An overt intervention from Sinn Fein would be political poison for Alex Salmond and the Scottish National Party. So they stand on the sidelines, issue the odd murmur and cross their fingers for a ‘Yes’ on September 18.
Unionists, on the other hand, seem to be growing restive. Wary of their kin across the Irish Sea flying the constitutional nest, unionists have become increasingly vocal – which is a problem, because their voice is often shrill, their message shallow.
Take Ian Paisley Jnr‘s comments this week. A ‘Yes’ vote in Scotland would, the North Antrim MP said, be a spur for dissident republican violence, destabilising Northern Ireland and unravelling the gains of the Good Friday Agreement.
It is unclear how a democratic referendum in another part of the United Kingdom could give succour to gunmen who have minimal support even within their own communities.
If anything, the SNP’s success proves beyond a reasonable doubt the supremacy of constitutional means. Regardless of the result in September, Alex Salmond and his party have shown that it is the ballot box – not the Armalite – that works.
Paisley said his comments were designed to awaken supporters of the Union from a complacent stupor arising from the ‘No’ side’s commanding poll lead in Scotland. But his reductio ad absurdum is likely to have the opposite effect, marginalising unionists still further from the heart of the Scottish debate.

:::::

_EXERCISE:_ Transcribe everything in the passage on the Scottish referendum from "Take Ian Paisley" down to "Armalite – that works.". The lines that follow are separate material and bear no relation to the passage on the Scottish referendum.

_DATA LINES:_
:::::

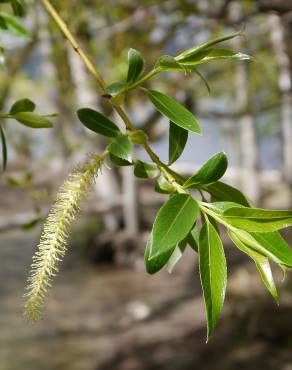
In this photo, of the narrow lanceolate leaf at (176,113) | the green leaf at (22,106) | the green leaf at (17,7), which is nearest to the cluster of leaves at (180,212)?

:::::

_EXERCISE RESPONSE:_
Take Ian Paisley Jnr‘s comments this week. A ‘Yes’ vote in Scotland would, the North Antrim MP said, be a spur for dissident republican violence, destabilising Northern Ireland and unravelling the gains of the Good Friday Agreement.
It is unclear how a democratic referendum in another part of the United Kingdom could give succour to gunmen who have minimal support even within their own communities.
If anything, the SNP’s success proves beyond a reasonable doubt the supremacy of constitutional means. Regardless of the result in September, Alex Salmond and his party have shown that it is the ballot box – not the Armalite – that works.